By Catherine A. Lippi, Anna M. Stewart-Ibarra, M.E. Franklin Bajaña Loor, Jose E. Dueñas Zambrano, Nelson A. Espinoza Lopez, Jason K. Blackburn, Sadie J. Ryan

Posted 30 Aug 2018
bioRxiv DOI: 10.1101/404293 (published DOI: 10.1371/journal.pntd.0007322)

Arboviral disease transmission by Aedes mosquitoes poses a major challenge to public health systems in Ecuador, where constraints on health services and resource allocation call for spatially informed management decisions. Employing a unique dataset of larval occurrence records provided by the Ecuadorian Ministry of Health, we used ecological niche models (ENMs) to estimate the current geographic distribution of Aedes aegypti in Ecuador, using mosquito presence as a proxy for risk of disease transmission.
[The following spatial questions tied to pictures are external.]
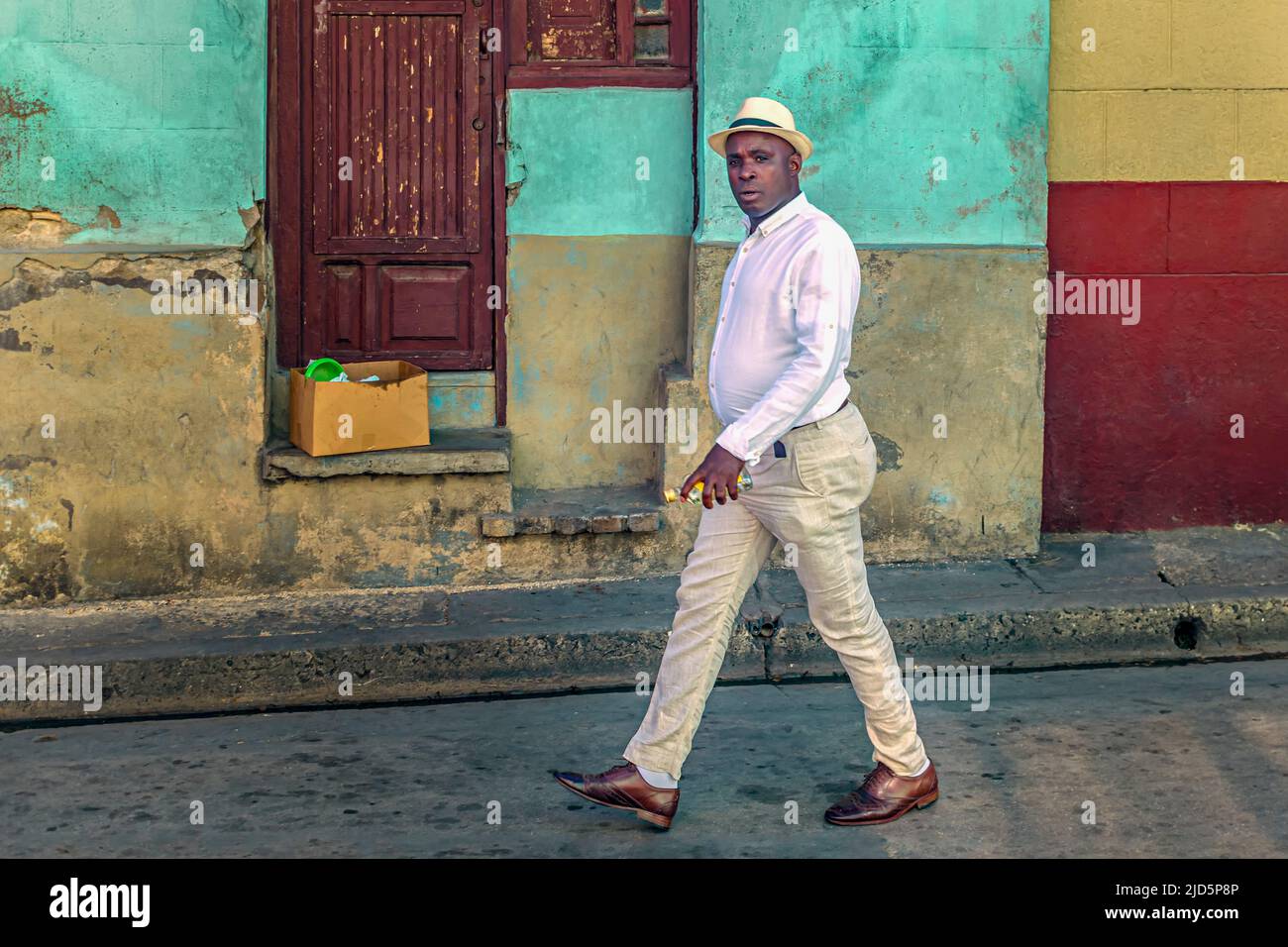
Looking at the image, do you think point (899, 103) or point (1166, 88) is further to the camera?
point (1166, 88)

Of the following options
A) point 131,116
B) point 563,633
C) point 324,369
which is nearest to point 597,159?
point 324,369

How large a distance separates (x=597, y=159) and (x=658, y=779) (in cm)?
364

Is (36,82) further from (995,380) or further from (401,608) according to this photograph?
(995,380)

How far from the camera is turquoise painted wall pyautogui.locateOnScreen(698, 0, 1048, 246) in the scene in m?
7.13

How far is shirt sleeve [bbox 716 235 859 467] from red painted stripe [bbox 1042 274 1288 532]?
3.43 meters

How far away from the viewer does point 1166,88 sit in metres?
7.45

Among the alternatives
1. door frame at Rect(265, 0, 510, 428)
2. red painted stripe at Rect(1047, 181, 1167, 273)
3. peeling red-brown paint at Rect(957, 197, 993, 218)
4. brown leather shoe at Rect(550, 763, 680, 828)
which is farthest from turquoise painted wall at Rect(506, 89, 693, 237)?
brown leather shoe at Rect(550, 763, 680, 828)

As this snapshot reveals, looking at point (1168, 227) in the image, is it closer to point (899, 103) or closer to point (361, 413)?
point (899, 103)

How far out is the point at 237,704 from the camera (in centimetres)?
617

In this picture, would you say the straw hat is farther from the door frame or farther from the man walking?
the door frame

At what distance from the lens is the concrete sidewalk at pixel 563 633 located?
622 centimetres

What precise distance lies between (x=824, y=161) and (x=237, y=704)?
3.33 metres

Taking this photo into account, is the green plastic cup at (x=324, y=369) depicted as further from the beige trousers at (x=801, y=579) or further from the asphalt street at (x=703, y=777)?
the beige trousers at (x=801, y=579)

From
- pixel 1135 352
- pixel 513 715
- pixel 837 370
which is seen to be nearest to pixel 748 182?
pixel 837 370
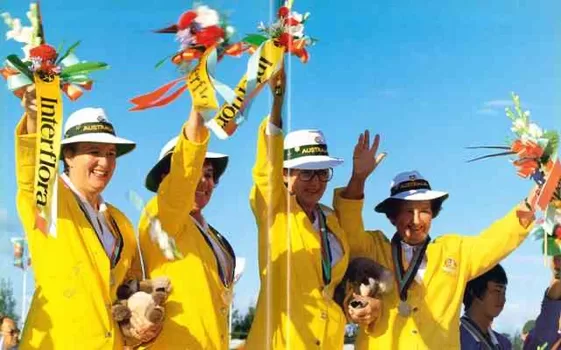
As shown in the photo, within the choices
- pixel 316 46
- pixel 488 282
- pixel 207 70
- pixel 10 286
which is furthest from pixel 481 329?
pixel 10 286

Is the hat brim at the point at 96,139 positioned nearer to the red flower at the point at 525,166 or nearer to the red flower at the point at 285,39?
the red flower at the point at 285,39

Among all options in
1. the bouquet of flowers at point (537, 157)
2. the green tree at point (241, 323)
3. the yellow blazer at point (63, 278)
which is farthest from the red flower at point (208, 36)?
the bouquet of flowers at point (537, 157)

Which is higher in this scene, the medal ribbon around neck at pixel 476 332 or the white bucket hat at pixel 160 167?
the white bucket hat at pixel 160 167

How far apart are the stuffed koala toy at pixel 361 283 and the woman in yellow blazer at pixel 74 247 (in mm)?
710

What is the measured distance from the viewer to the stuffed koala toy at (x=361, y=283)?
3203 millimetres

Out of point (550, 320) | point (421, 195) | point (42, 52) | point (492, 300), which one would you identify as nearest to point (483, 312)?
point (492, 300)

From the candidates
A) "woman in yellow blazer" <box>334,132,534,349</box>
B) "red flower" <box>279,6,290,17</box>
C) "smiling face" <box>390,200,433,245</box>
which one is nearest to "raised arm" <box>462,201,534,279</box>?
"woman in yellow blazer" <box>334,132,534,349</box>

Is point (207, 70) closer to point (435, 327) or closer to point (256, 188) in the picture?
point (256, 188)

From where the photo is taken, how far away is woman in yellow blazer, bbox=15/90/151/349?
2.76 metres

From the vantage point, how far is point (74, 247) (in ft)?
9.11

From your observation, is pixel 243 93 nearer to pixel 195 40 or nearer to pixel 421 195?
pixel 195 40

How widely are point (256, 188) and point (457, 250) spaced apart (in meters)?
0.71

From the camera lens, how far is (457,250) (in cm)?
340

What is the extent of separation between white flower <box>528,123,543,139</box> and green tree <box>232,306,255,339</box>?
1.03m
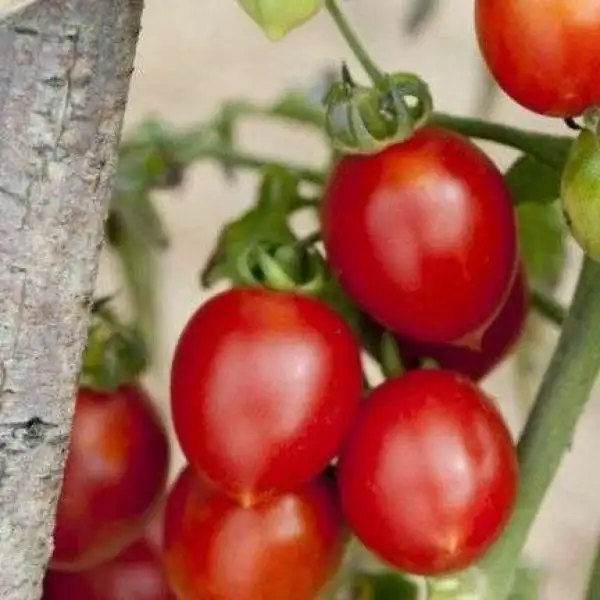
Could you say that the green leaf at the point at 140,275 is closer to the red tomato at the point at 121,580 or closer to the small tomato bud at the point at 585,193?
the red tomato at the point at 121,580

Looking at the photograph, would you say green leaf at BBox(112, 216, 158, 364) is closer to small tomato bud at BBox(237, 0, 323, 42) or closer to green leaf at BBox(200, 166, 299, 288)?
green leaf at BBox(200, 166, 299, 288)

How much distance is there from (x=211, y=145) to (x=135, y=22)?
0.17 meters

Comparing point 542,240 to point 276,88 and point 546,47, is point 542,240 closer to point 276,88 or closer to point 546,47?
point 546,47

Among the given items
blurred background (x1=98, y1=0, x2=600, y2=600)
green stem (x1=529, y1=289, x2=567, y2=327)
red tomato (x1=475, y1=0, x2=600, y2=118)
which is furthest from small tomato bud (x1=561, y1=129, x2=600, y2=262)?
blurred background (x1=98, y1=0, x2=600, y2=600)

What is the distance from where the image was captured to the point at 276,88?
37.1 inches

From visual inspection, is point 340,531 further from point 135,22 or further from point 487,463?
point 135,22

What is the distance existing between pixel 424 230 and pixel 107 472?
0.38ft

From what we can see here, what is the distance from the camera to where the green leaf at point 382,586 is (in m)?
0.47

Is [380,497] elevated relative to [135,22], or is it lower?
lower

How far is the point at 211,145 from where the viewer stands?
1.50 feet

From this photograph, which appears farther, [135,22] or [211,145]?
[211,145]

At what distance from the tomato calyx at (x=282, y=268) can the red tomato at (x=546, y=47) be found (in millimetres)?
78

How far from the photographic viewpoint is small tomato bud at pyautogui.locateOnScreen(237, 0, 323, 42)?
11.6 inches

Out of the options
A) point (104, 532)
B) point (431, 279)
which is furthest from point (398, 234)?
point (104, 532)
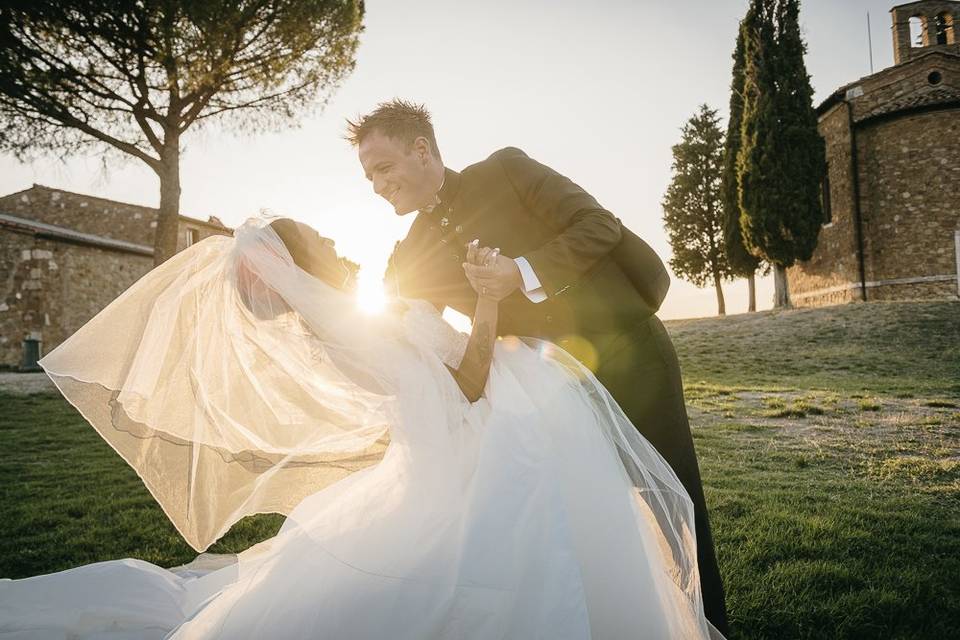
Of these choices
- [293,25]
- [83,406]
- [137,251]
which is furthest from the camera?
[137,251]

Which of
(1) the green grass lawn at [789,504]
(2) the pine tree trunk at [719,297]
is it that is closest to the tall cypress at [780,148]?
(2) the pine tree trunk at [719,297]

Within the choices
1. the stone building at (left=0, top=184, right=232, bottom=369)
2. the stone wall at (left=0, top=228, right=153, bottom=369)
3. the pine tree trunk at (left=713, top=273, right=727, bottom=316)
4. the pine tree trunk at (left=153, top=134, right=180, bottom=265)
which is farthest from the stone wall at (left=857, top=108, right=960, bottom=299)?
the stone wall at (left=0, top=228, right=153, bottom=369)

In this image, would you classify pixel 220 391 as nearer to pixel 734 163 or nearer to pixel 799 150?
pixel 799 150

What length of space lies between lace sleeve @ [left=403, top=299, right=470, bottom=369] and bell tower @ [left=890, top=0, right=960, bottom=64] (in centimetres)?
3509

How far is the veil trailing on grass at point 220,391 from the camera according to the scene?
2.35 m

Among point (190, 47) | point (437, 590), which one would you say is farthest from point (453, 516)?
point (190, 47)

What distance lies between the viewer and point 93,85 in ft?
40.5

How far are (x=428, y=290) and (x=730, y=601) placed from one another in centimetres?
224

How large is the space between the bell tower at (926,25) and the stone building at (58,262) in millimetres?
37375

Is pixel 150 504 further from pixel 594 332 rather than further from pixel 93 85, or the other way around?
pixel 93 85

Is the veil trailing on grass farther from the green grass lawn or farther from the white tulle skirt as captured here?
the green grass lawn

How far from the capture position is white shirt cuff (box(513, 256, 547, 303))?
224cm

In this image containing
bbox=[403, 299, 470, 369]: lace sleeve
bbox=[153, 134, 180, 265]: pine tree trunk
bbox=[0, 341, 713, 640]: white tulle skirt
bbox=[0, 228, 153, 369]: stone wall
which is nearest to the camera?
bbox=[0, 341, 713, 640]: white tulle skirt

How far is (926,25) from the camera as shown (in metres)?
28.0
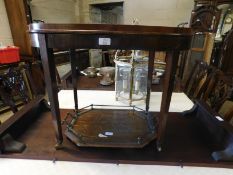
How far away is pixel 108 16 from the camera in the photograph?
16.0 ft

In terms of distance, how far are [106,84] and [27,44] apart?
174cm

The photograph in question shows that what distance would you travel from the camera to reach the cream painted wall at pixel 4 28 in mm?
2367

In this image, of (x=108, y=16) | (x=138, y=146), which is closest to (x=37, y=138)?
(x=138, y=146)

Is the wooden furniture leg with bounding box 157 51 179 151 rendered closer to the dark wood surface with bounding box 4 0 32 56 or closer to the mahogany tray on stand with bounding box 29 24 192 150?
the mahogany tray on stand with bounding box 29 24 192 150

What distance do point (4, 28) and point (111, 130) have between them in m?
2.59

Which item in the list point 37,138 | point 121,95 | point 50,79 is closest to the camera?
point 50,79

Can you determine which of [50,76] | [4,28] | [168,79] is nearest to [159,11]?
[4,28]

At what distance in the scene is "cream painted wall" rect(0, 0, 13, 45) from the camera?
237 centimetres

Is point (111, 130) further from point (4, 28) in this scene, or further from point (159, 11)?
point (159, 11)

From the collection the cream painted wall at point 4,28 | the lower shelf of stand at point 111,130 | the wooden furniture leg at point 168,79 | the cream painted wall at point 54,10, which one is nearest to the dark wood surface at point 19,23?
the cream painted wall at point 4,28

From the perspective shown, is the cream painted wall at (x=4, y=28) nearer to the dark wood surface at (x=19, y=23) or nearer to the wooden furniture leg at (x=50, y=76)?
the dark wood surface at (x=19, y=23)

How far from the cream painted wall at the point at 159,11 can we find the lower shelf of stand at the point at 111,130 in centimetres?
298

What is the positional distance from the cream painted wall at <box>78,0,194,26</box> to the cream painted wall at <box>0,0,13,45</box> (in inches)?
83.7

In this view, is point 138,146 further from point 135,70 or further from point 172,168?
point 135,70
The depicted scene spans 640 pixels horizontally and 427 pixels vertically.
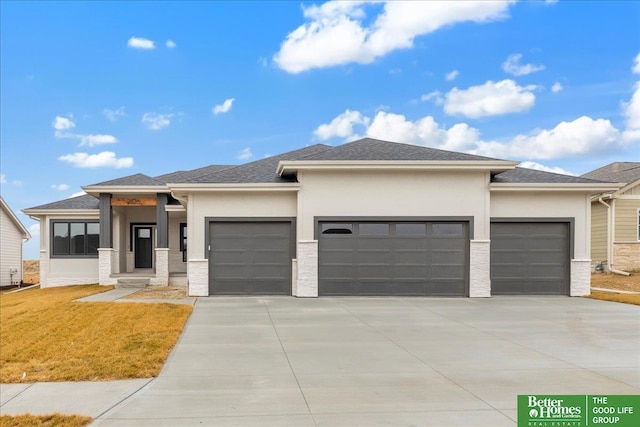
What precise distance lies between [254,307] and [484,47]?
12.9m

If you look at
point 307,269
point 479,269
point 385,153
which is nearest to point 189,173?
point 307,269

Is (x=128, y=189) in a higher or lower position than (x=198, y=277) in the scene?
higher

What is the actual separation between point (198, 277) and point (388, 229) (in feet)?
21.6

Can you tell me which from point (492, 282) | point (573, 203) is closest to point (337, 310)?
point (492, 282)

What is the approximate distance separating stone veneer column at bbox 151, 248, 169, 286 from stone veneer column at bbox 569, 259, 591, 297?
1563cm

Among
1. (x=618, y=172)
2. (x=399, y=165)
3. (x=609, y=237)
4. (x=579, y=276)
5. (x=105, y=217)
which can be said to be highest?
(x=618, y=172)

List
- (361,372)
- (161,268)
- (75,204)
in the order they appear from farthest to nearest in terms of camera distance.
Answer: (75,204) < (161,268) < (361,372)

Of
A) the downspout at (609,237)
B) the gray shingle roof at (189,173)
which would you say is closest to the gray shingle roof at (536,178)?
the downspout at (609,237)

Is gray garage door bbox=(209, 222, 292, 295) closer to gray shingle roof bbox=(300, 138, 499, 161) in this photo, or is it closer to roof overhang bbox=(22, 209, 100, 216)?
gray shingle roof bbox=(300, 138, 499, 161)

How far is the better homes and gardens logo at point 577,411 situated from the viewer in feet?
16.3

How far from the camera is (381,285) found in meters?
15.9

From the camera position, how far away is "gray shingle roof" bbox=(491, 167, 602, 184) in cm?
1622

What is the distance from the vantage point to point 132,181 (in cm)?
2097

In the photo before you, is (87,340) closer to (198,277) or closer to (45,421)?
(45,421)
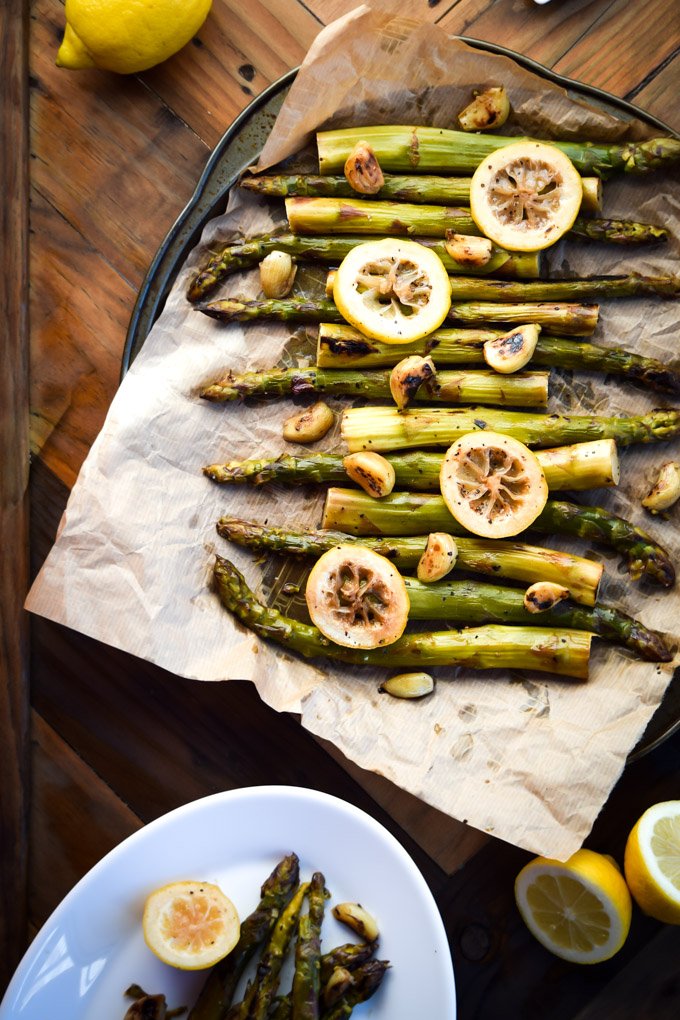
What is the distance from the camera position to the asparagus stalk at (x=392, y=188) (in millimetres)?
3848

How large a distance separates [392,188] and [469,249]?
0.46m

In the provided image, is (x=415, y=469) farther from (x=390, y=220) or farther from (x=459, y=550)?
(x=390, y=220)

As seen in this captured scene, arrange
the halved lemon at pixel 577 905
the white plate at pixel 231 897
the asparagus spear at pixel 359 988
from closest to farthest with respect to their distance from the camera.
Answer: the white plate at pixel 231 897 → the asparagus spear at pixel 359 988 → the halved lemon at pixel 577 905

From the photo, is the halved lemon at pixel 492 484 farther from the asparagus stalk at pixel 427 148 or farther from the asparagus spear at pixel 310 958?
the asparagus spear at pixel 310 958

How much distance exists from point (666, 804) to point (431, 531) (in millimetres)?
1511

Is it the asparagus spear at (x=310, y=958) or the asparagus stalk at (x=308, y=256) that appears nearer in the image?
the asparagus spear at (x=310, y=958)

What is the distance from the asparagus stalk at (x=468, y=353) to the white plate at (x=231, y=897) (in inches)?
73.0

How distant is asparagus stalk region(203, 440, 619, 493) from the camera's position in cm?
368

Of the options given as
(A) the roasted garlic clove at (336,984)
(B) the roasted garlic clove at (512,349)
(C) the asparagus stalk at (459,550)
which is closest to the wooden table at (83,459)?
(A) the roasted garlic clove at (336,984)

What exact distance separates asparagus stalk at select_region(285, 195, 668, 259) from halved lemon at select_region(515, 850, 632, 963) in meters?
2.71

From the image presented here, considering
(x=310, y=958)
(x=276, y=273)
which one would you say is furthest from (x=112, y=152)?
(x=310, y=958)

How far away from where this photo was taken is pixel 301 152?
3.93 metres

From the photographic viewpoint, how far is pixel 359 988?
11.5ft

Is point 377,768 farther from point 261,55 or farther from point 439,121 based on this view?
point 261,55
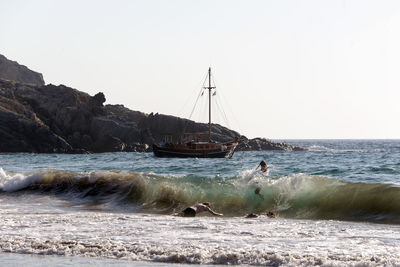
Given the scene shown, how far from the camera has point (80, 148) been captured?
103375mm

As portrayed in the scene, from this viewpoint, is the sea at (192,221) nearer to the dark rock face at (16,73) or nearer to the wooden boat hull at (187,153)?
the wooden boat hull at (187,153)

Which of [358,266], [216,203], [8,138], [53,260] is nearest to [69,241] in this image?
[53,260]

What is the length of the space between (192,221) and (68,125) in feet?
319

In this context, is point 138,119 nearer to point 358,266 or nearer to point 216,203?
point 216,203

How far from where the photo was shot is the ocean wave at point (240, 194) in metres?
16.5

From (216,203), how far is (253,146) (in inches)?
4681

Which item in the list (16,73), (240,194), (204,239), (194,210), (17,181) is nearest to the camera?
(204,239)

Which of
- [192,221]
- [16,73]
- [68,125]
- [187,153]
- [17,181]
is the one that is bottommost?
[192,221]

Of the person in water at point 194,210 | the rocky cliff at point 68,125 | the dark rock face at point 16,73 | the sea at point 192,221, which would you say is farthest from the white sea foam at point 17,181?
the dark rock face at point 16,73

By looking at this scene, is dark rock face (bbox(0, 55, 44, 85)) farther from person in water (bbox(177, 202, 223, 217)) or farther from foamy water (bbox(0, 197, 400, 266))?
foamy water (bbox(0, 197, 400, 266))

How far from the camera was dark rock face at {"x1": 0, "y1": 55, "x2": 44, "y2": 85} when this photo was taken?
172 meters

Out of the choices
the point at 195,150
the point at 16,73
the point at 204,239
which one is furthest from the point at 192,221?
the point at 16,73

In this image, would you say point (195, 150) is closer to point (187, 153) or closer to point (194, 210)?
point (187, 153)

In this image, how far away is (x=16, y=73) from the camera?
175 m
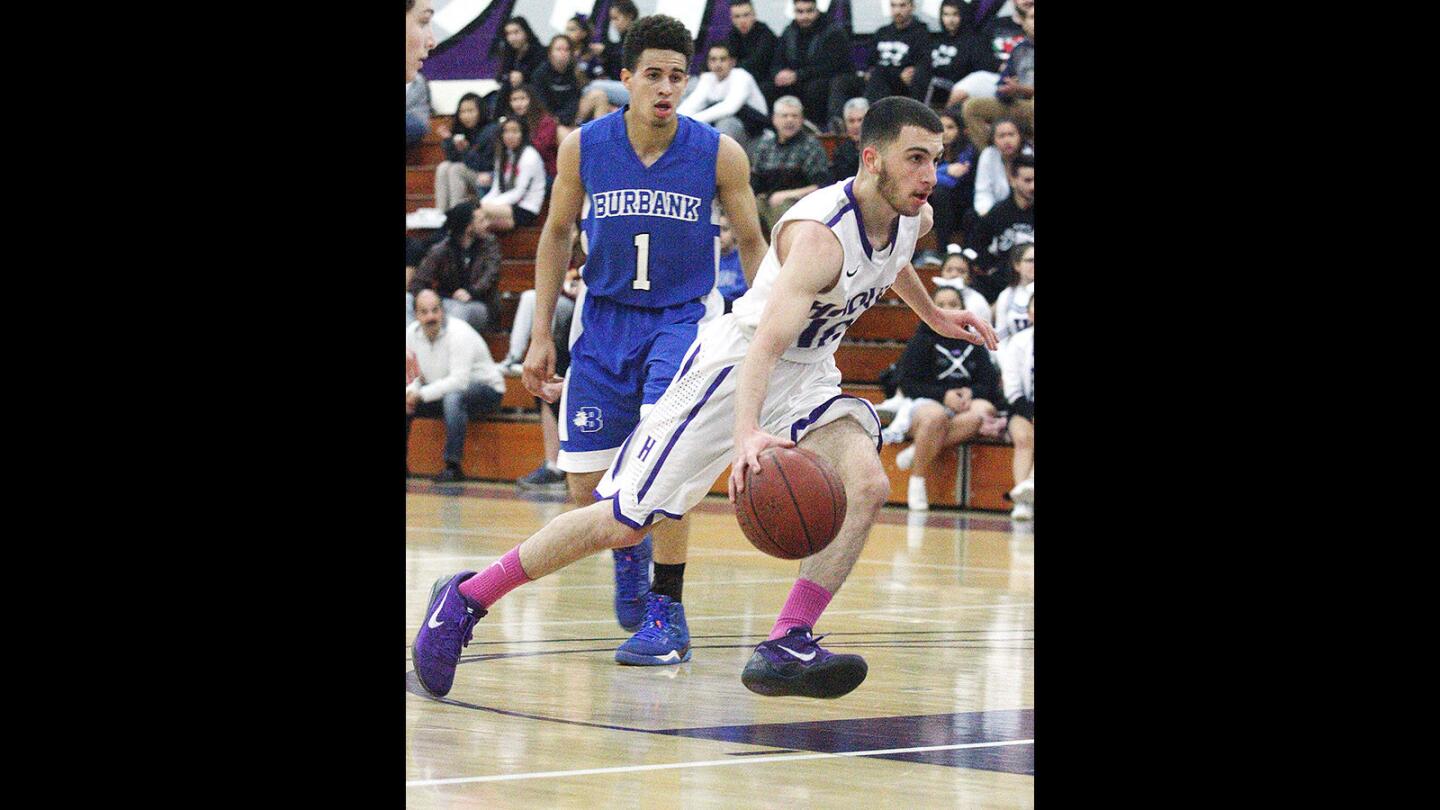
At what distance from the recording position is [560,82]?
14.4 meters

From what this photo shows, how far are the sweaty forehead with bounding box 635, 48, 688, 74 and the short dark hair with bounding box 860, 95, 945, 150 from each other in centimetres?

ENMs built with the Genetic Algorithm for Rule-Set Production (GARP) algorithm and a suite of environmental variables were assessed for agreement and accuracy. The top model of larval mosquito presence was projected to the year 2050 under various combinations of greenhouse gas emissions scenarios and models of climate change. Under current climatic conditions, larval mosquitoes were not predicted in areas of high elevation in Ecuador, such as the Andes mountain range, as well as the eastern portion of the Amazon basin. However, all models projected to scenarios of future climate change demonstrated potential shifts in mosquito distribution, wherein range contractions were seen throughout most of eastern Ecuador, and areas of transitional elevation became suitable for mosquito presence. Encroachment of Ae. aegypti into mountainous terrain was estimated to affect up to 4,215 km2 under the most extreme scenario of climate change, an area which would put over 12,000 people currently living in transitional areas at risk. This distributional shift into communities at higher elevations indicates an area of concern for public health agencies, as targeted interventions may be needed to protect vulnerable populations with limited prior exposure to mosquito-borne diseases. Ultimately, the results of this study serve as a tool for informing public health policy and mosquito abatement strategies in Ecuador.